Part one: isolation, culture and identification of neural stem cells from adult SD rats
Objective to improve the isolation, culture and identification of neural stem cells from adult SD rats, and to observe the proliferation and differentiation characteristics of neural stem cells, so as to provide cells for subsequent experiments.
Methods the intact hippocampus was isolated from adult SD rats. The primary cells were obtained by mechanical blowing. Accutase was used to digest the passages. The proliferation of neural stem cells was detected by CCK-8. The multiple labeled immunofluorescent cytochemical method was used to identify the neural stem cells and their induced cells after differentiation.
Results the primary neural stem cells could be obtained by mechanical blowing. Accutase digestion was beneficial to the generation of neural stem cells, and the CCK-8 method could determine the proliferation of neural stem cells. Multiple immunofluorescence showed the induced differentiation of adult neural stem cells after fetal bovine serum induction.

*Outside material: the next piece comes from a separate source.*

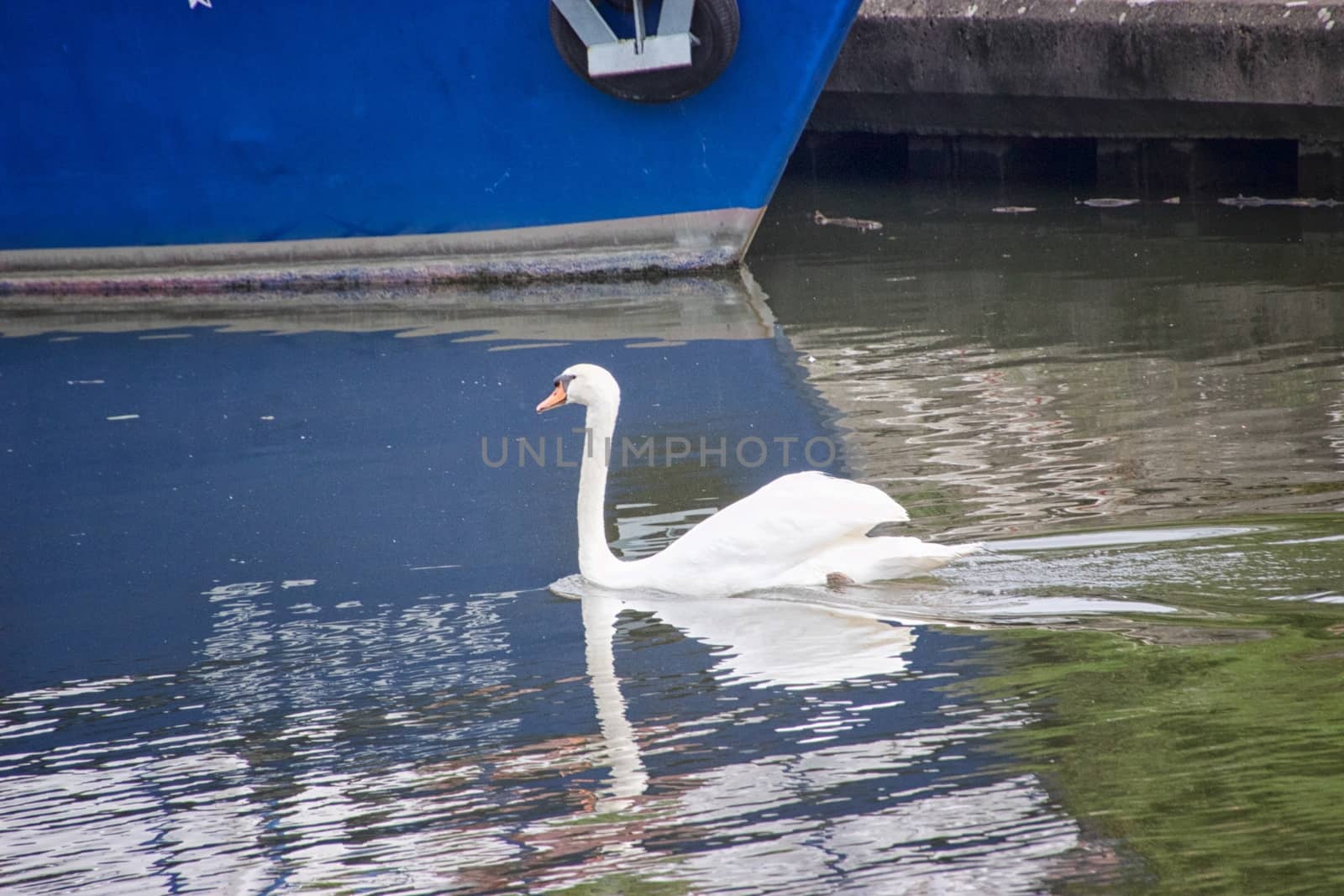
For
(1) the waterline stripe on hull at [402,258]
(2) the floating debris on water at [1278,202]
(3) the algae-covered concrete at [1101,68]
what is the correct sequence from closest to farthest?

Conclusion the improved culture method can be more simple and efficient to obtain and cultivate a large number of cells. The cells isolated and cultured through multiple immunofluorescence identification are neural stem cells.
The second part explores the optimal concentration of glutamate stimulating the proliferation of neural stem cells.
Objective to stimulate the proliferation of adult neural stem cells with different concentrations of glutamic acid, and seek the most suitable glutamic acid concentration, so as to prepare for subsequent experiments.
Methods the neural stem cells from 3 generations after passage were cultured, and 24h, 48h, 72h were cultured in the growth factor medium containing different concentrations of glutamic acid. The proliferation of neural stem cells under different glutamic acid concentrations was detected by CCK-8 method.
Results the glutamic acid of 0 mol/L to 1OO mu mol/L has a proliferation effect on adult neural stem cells. The concentration of 20 mu mol/L is the most suitable for the proliferation of adult neural stem cells. When the concentration of glutamic acid is greater than 100 u mol/L, it will inhibit the proliferation of adult neural stem cells and have a certain cytotoxicity to adult stem cells.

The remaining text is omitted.